Pretoria: The Commissioner for the South African Revenue Service (SARS), Dr. Johnstone Makhubu, has expressed approval following the Constitutional Court's unanimous decision against Lueven Metals (Pty) Ltd. This ruling upholds SARS' interpretation of the Value-Added Tax Act regarding recycled gold.
According to South African Government News Agency, the court confirmed that the zero-rating provision under section 11(1)(f) of the Value-Added Tax Act, 1991, does not extend to second-hand or recycled gold that has already been manufactured. This decision provides clear legal guidance and aims to curtail aggressive VAT interpretations, reinforcing SARS' commitment to principled tax law enforcement.
Dr.
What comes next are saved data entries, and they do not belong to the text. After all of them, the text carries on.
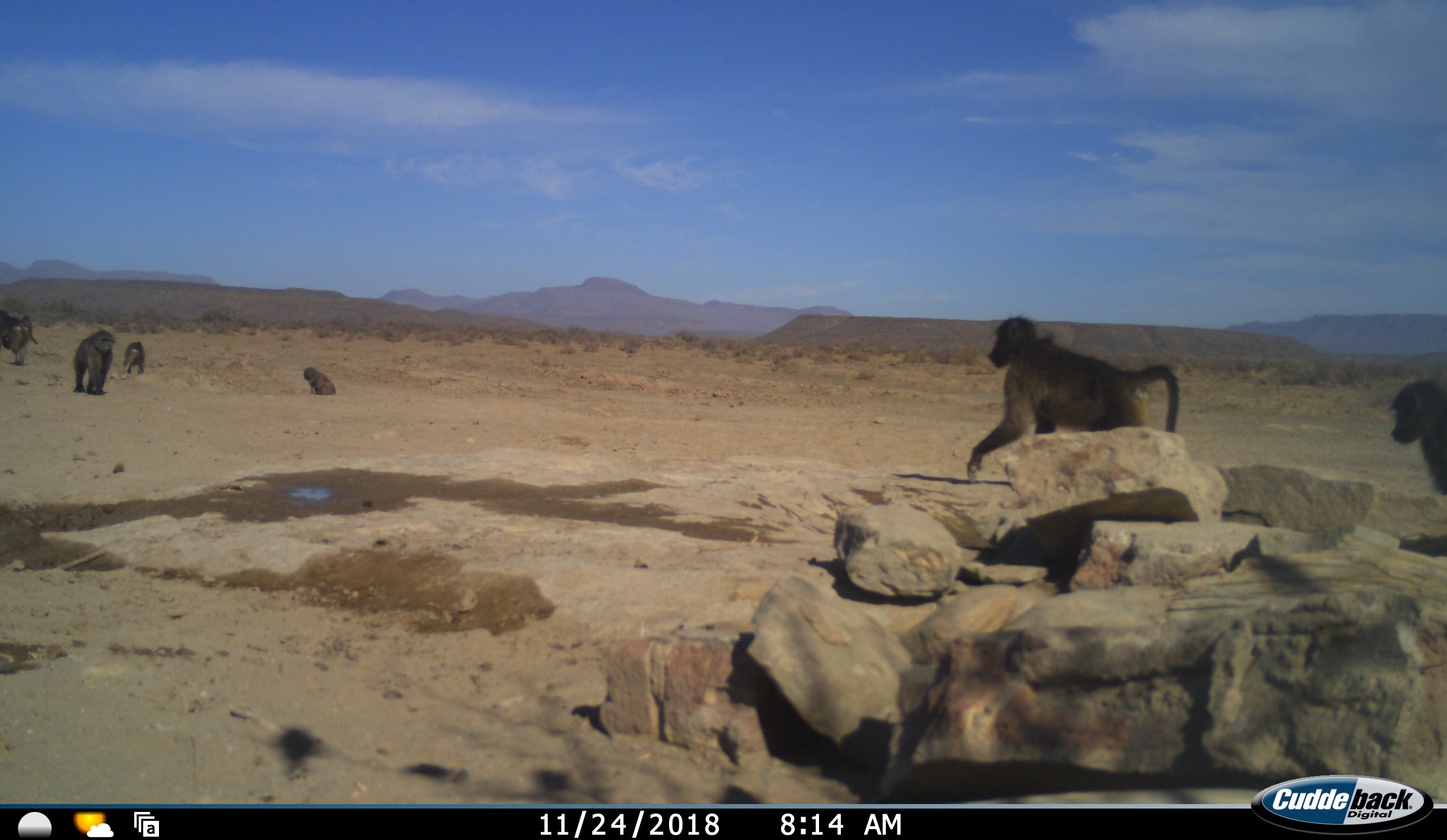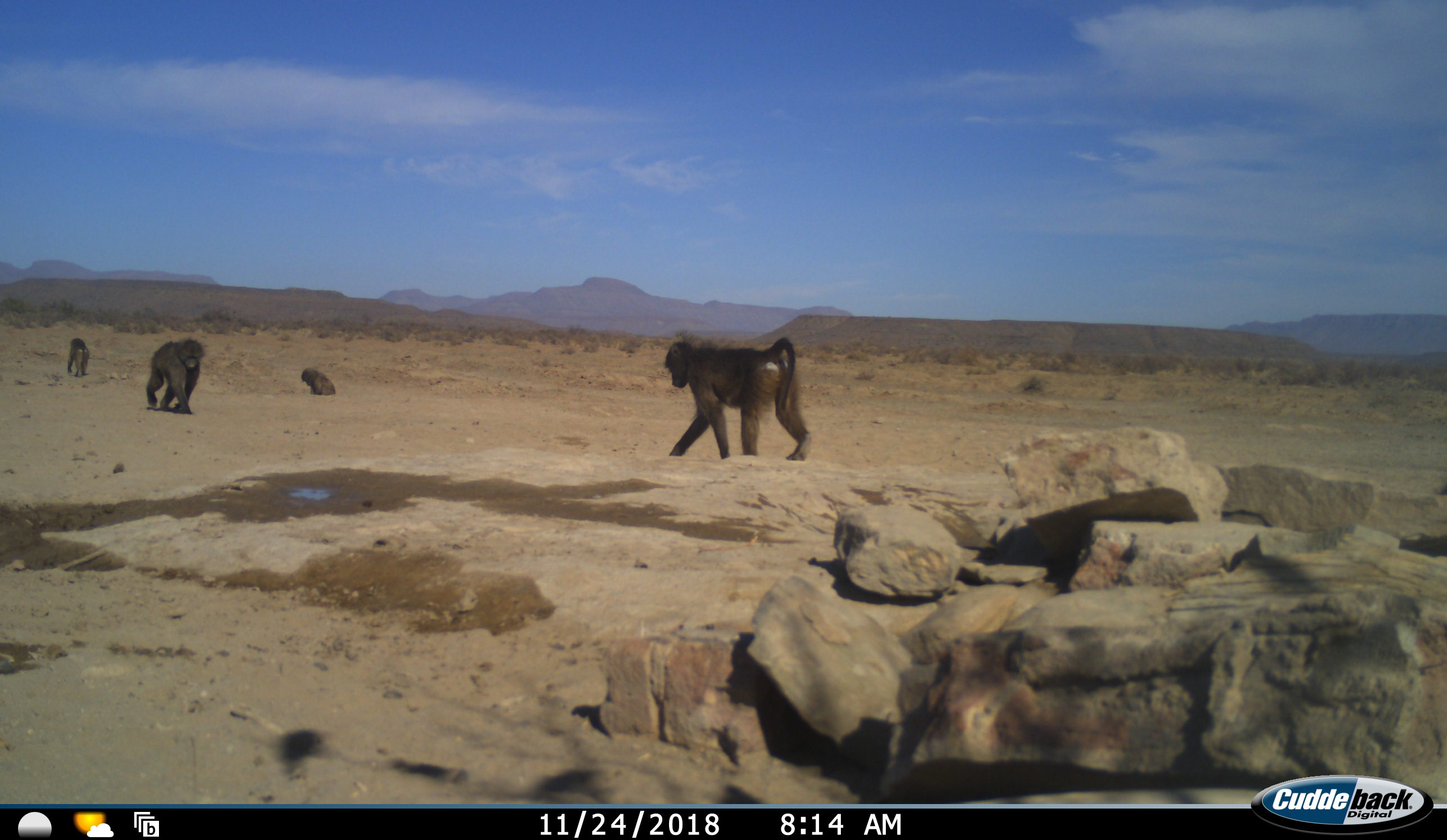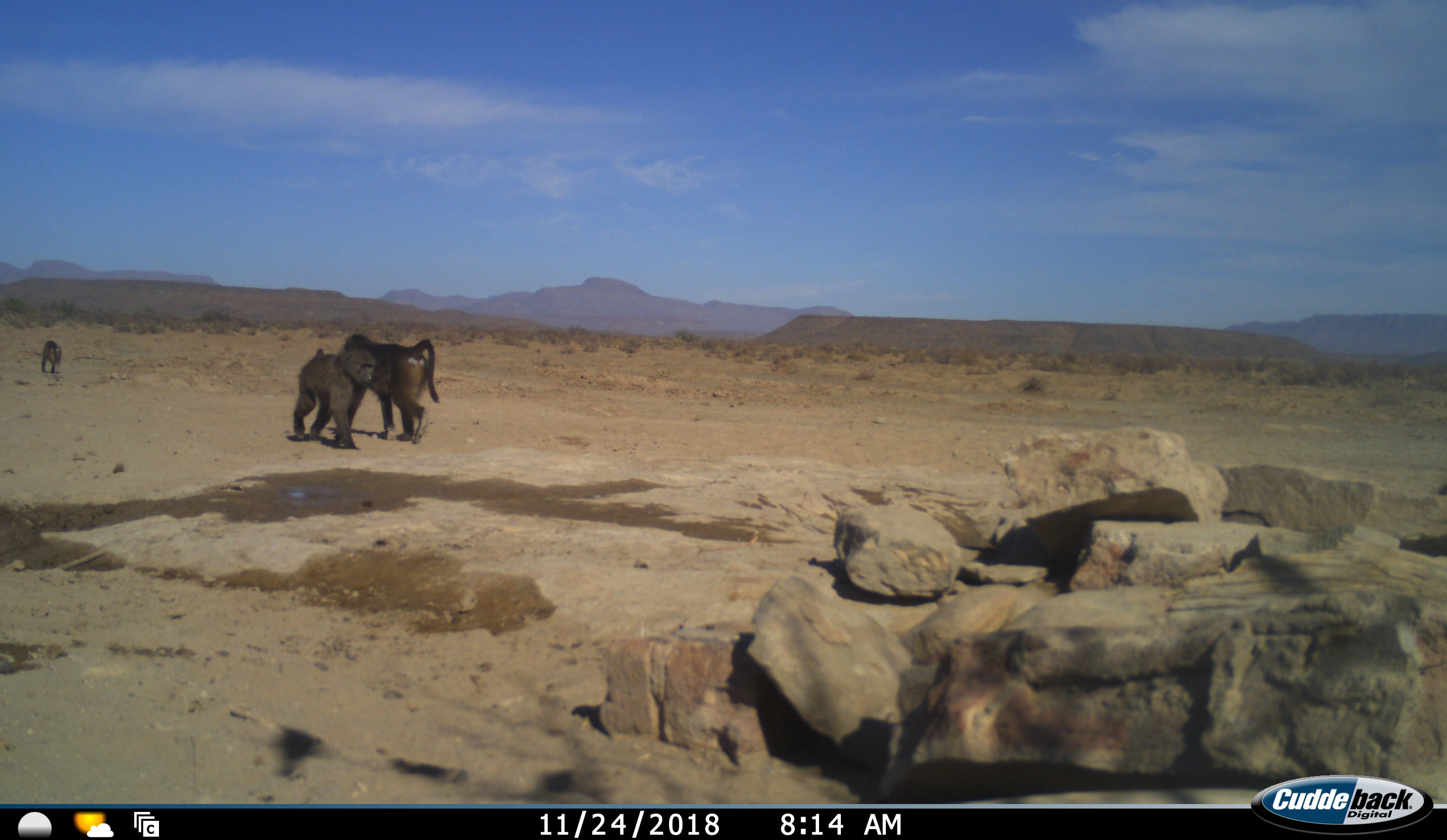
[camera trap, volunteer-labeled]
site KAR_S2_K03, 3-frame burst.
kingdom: Animalia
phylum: Chordata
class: Mammalia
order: Primates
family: Cercopithecidae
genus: Papio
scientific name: Papio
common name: baboon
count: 6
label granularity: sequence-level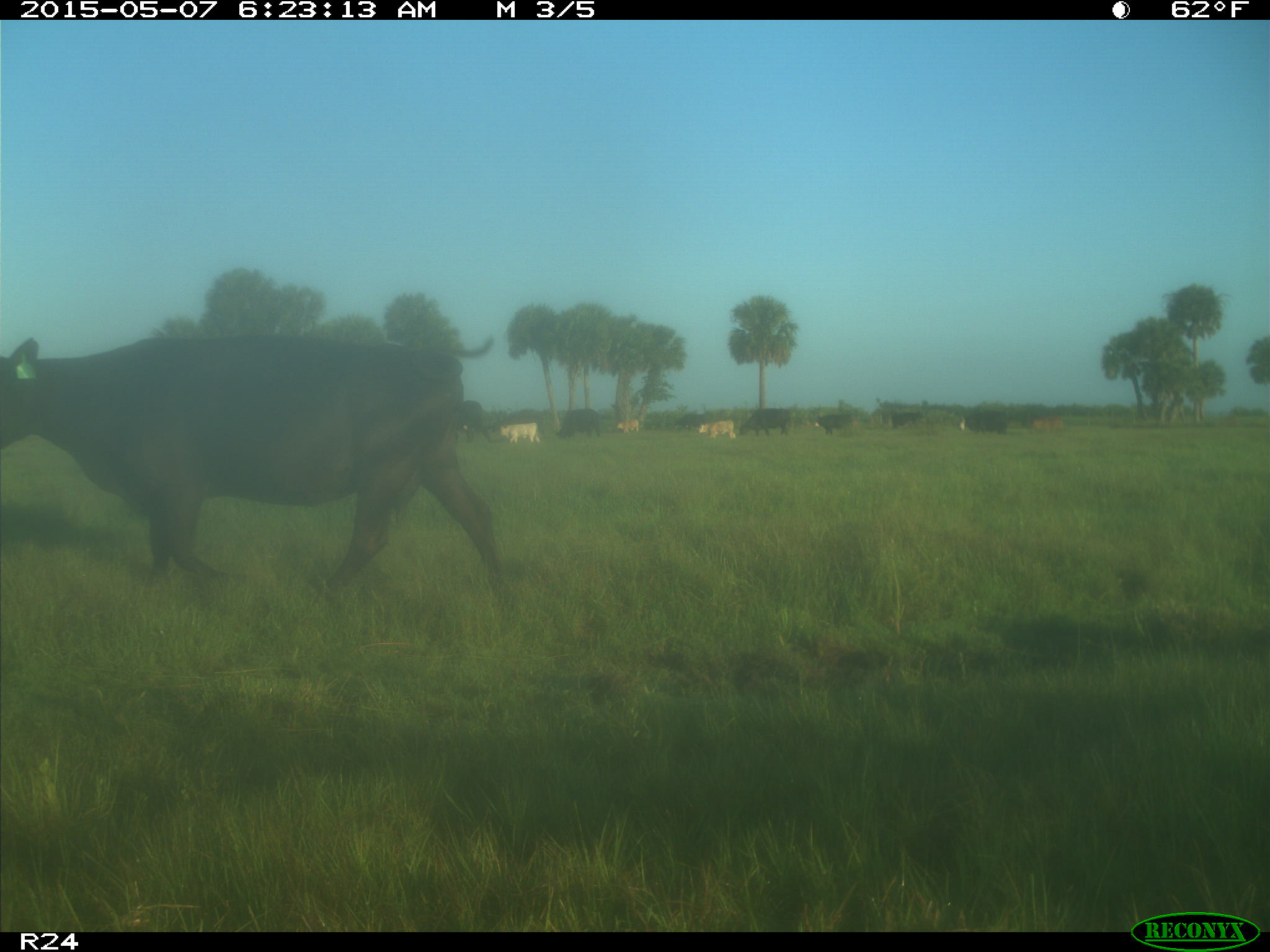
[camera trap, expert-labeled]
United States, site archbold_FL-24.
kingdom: Animalia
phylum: Chordata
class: Mammalia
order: Artiodactyla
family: Bovidae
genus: Bos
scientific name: Bos taurus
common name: domestic cow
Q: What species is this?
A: Bos taurus (domestic cow).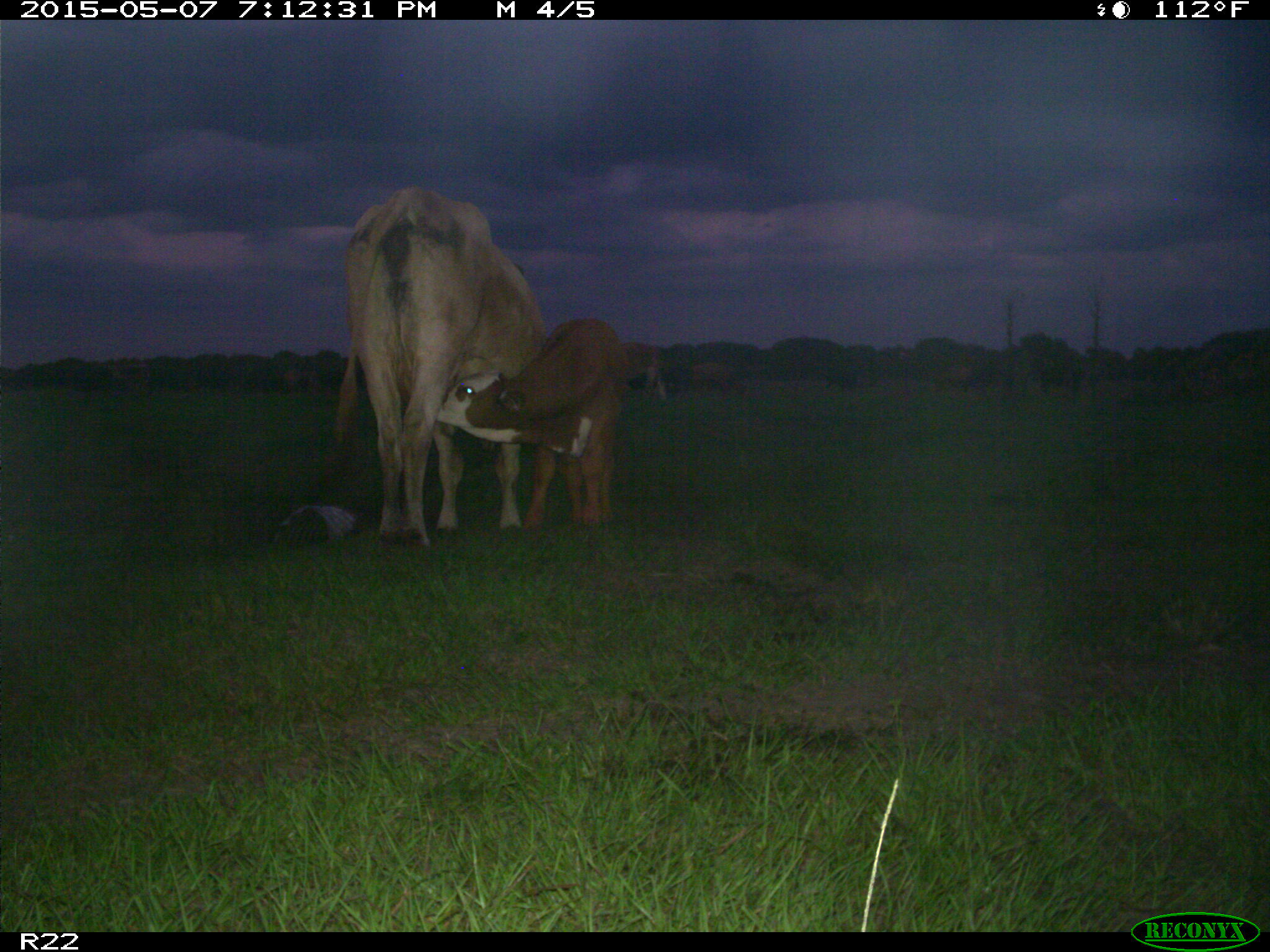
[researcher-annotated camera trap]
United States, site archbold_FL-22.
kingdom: Animalia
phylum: Chordata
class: Mammalia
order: Artiodactyla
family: Bovidae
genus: Bos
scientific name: Bos taurus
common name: domestic cow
Bos taurus (domestic cow).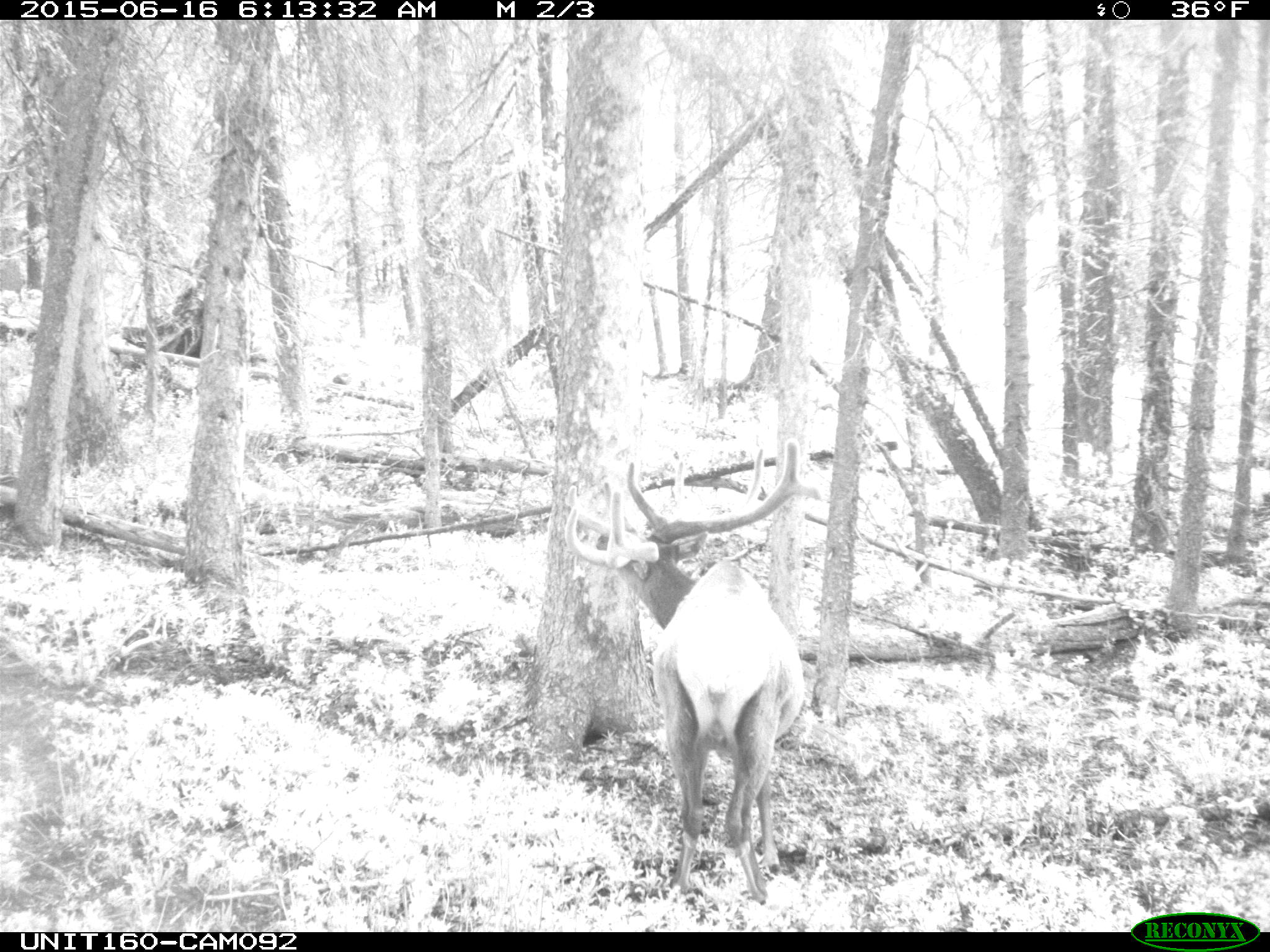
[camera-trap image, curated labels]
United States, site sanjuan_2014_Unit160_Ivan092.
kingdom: Animalia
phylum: Chordata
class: Mammalia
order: Artiodactyla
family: Cervidae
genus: Cervus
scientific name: Cervus elaphus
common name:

Makhubu emphasized that the judgment underscores the principle of applying legislation as it is written. The clarity provided by the Constitutional Court benefits vendors, financial institutions, and the precious metal industry concerning the VAT treatment of gold under section 11(1)(f).
The ruling specifies that zero-rating applies only when gold is supplied to the South African Reserve Bank, the South African Mint Company, or a registered bank in prescribed forms that have not undergone any manufacturing process other than refining or manufacturing into those forms.
The case originated from a dispute over the VAT treatment of refined gold supplied to prescribed purchasers. Lueven Metals, involved in refining second-hand gold, had treated its sales of refined gold bars to a commercial bank as zero-rated, despite the gold's origin from previously manufactured products like scrap jewellery. An audit by SARS determined these supplies did not qualify for zero-rating, a position upheld by the High Court and now the Constitutional Court, which dismissed the appeal with costs.
In its judgment, the Constitutional Court outlined three cumulative requirements for zero-rating: supply to a prescribed purchaser, supply in one of the prescribed forms, and the gold not undergoing any manufacturing process other than refining or manufacturing into those forms. Gold previously manufactured into non-prescribed forms, such as jewellery, falls outside the zero-rating scope.
SARS highlighted that its interpretation of the statutory text avoids rendering key provisions redundant. While refining removes the previous form of recycled gold, it does not negate the fact that the gold underwent a disqualifying manufacturing process. Thus, Lueven's recycled gold cannot benefit from zero-rating.
Dr. Makhubu noted that the judgment provides clarity for the gold, refining, and banking sectors, confirming that recycled gold remains subject to VAT at the standard rate. This supports compliant businesses and ensures fair competition. He emphasized that voluntary compliance relies on trust and certainty in the law, which this ruling reinforces.
Moreover, the judgment aligns with SARS' strategic intent to promote voluntary compliance and protect the tax base. Ensuring fair tax administration prevents any taxpayer from gaining unintended advantages, preserving revenue for essential services like education, healthcare, and infrastructure.